→ What you need to do
Copy all of the records below verbatim, leaving out the pictures.

------------------------------------------------

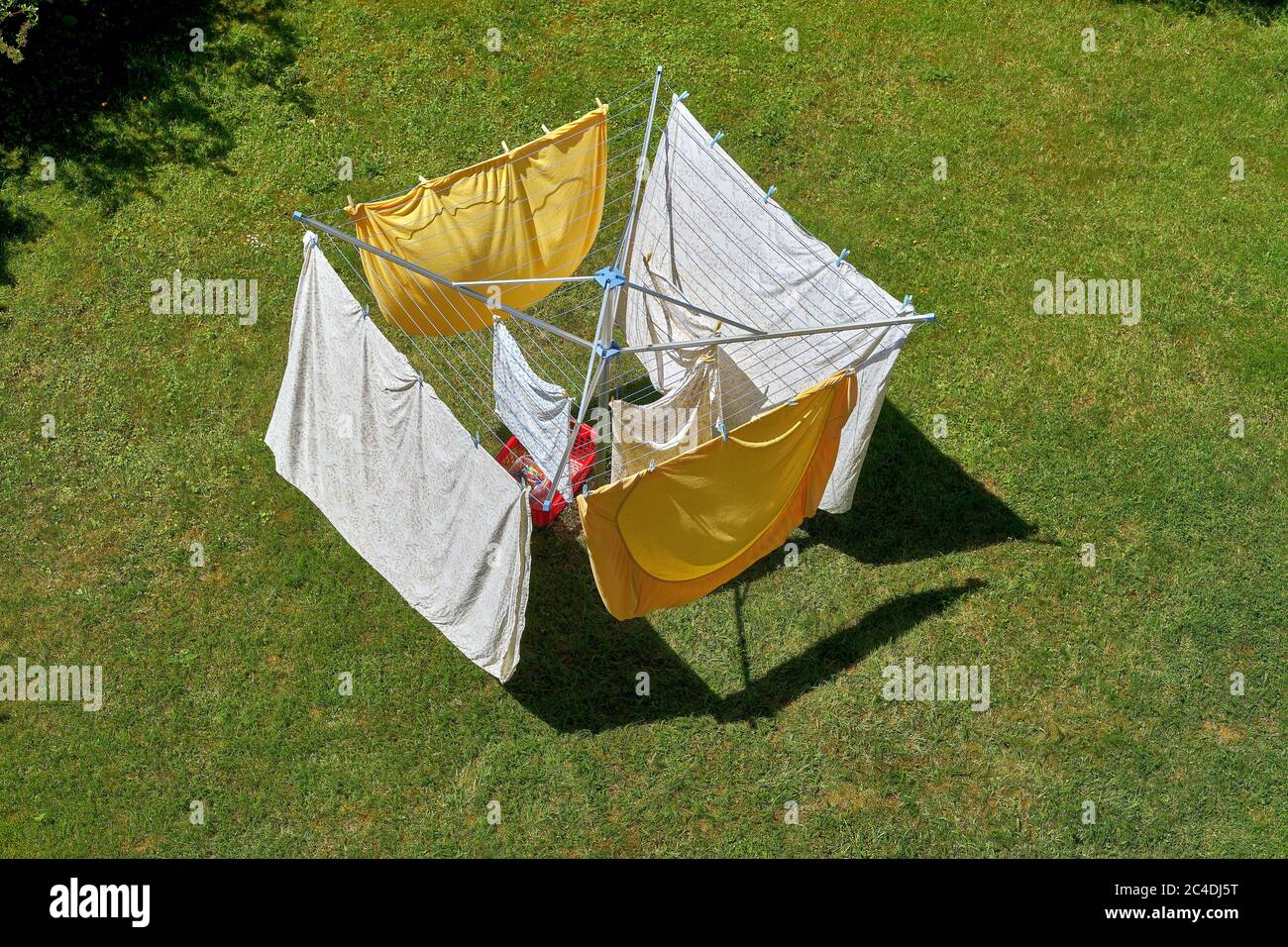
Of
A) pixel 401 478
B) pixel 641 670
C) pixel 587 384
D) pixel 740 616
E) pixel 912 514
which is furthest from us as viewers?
pixel 912 514

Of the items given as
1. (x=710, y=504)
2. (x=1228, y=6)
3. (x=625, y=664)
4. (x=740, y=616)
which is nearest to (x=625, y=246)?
(x=710, y=504)

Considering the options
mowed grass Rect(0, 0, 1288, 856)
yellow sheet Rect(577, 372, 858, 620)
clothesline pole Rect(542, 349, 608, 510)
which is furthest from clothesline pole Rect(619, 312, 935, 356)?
mowed grass Rect(0, 0, 1288, 856)

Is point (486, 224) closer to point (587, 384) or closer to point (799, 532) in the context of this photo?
point (587, 384)

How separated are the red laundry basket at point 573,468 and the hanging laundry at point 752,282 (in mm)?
1042

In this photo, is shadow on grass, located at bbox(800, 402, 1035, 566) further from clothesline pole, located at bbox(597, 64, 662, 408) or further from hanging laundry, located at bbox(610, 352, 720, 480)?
clothesline pole, located at bbox(597, 64, 662, 408)

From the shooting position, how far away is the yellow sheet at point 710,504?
8.23 m

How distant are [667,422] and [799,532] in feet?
7.08

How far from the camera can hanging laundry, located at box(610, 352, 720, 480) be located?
8773 mm

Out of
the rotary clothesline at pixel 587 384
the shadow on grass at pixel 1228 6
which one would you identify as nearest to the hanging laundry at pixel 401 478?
the rotary clothesline at pixel 587 384

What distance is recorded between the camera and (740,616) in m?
10.1

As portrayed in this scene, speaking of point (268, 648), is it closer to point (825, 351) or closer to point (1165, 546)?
point (825, 351)

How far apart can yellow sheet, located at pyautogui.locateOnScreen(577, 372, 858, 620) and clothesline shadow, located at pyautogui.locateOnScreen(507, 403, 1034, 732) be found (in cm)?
98

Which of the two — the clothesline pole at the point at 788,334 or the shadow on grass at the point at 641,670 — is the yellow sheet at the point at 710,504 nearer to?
the clothesline pole at the point at 788,334

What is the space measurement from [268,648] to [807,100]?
8436 mm
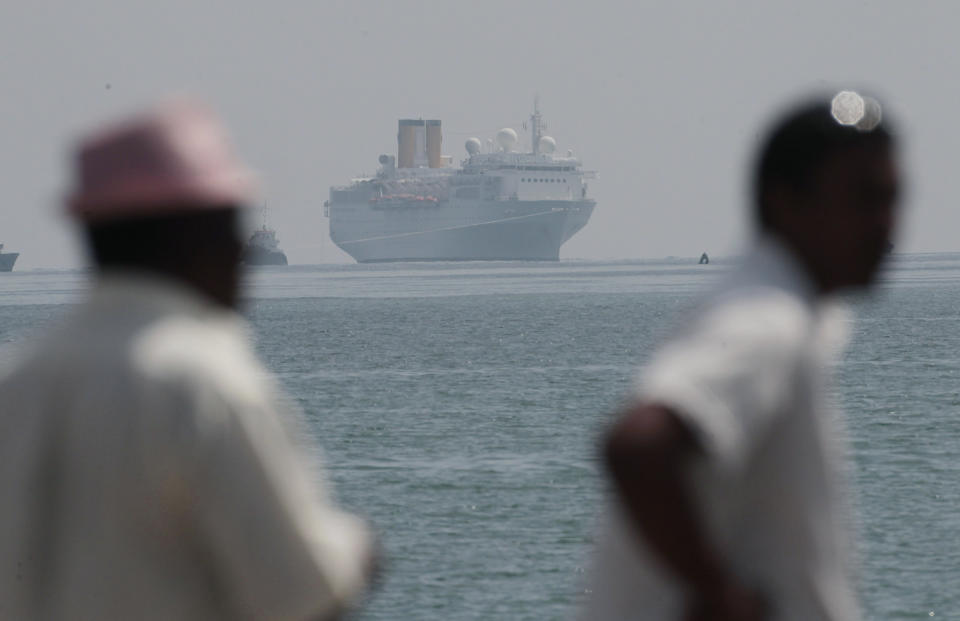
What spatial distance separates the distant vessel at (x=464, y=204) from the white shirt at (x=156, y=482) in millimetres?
164877

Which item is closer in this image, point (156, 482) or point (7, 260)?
point (156, 482)

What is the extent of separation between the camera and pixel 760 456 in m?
2.16

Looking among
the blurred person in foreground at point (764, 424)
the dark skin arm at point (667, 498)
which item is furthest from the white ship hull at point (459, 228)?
the dark skin arm at point (667, 498)

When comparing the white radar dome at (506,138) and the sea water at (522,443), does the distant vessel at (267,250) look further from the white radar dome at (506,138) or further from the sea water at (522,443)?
the sea water at (522,443)

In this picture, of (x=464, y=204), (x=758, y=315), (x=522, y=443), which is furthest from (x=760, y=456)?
(x=464, y=204)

------------------------------------------------

→ Result of the exercise
Of
A) pixel 401 478
B) pixel 641 670
C) pixel 587 384
D) pixel 740 616
E) pixel 912 514
which is furthest from us as viewers?
pixel 912 514

Of the items given as
1. (x=710, y=504)
2. (x=1228, y=6)
3. (x=625, y=664)
4. (x=740, y=616)
which is nearest to (x=625, y=246)?
(x=710, y=504)

Considering the options
mowed grass Rect(0, 0, 1288, 856)
yellow sheet Rect(577, 372, 858, 620)
clothesline pole Rect(542, 349, 608, 510)
which is furthest from clothesline pole Rect(619, 312, 935, 356)?
mowed grass Rect(0, 0, 1288, 856)

Is point (486, 224) closer to point (587, 384) or closer to point (799, 532) in the context of this photo?
point (587, 384)

How separated are the red laundry basket at point 573,468 and the hanging laundry at point 752,282 (in mm)?
1042

In this photo, is shadow on grass, located at bbox(800, 402, 1035, 566) further from clothesline pole, located at bbox(597, 64, 662, 408) or further from hanging laundry, located at bbox(610, 352, 720, 480)?
clothesline pole, located at bbox(597, 64, 662, 408)

From the shooting position, how far away is the yellow sheet at point 710,504?
8.23 m

How distant are [667,422] and [799,532] in feet?
7.08

How far from the camera can hanging laundry, located at box(610, 352, 720, 480) be located?
8773 mm

Out of
the rotary clothesline at pixel 587 384
the shadow on grass at pixel 1228 6
which one would you identify as nearest to the hanging laundry at pixel 401 478?
the rotary clothesline at pixel 587 384

What distance is recorded between the camera and (740,616) in m?
10.1

As portrayed in this scene, speaking of point (268, 648), is it closer to point (825, 351) or closer to point (1165, 546)?
point (825, 351)

How far apart can yellow sheet, located at pyautogui.locateOnScreen(577, 372, 858, 620) and clothesline shadow, located at pyautogui.locateOnScreen(507, 403, 1034, 732) be found (in cm)?
98

Which of the two — the clothesline pole at the point at 788,334 or the shadow on grass at the point at 641,670 — is the yellow sheet at the point at 710,504 nearer to?
the clothesline pole at the point at 788,334

What is the space measurement from [268,648] to [807,100]?
8436 mm
What spatial distance separates the distant vessel at (x=464, y=204) from the white shirt at (x=156, y=482) in millimetres?
164877

Which item is closer in this image, point (156, 482) or point (7, 260)?
point (156, 482)

What is the extent of separation between the camera and pixel 760 456 in m?
2.16

Looking among
the blurred person in foreground at point (764, 424)
the dark skin arm at point (667, 498)
which item is furthest from the white ship hull at point (459, 228)?
the dark skin arm at point (667, 498)

When comparing the white radar dome at (506,138) and the sea water at (522,443), does the distant vessel at (267,250) look further from the white radar dome at (506,138) or further from the sea water at (522,443)?
the sea water at (522,443)

In this picture, of (x=464, y=204), (x=758, y=315), (x=522, y=443), which is furthest from (x=760, y=456)?
(x=464, y=204)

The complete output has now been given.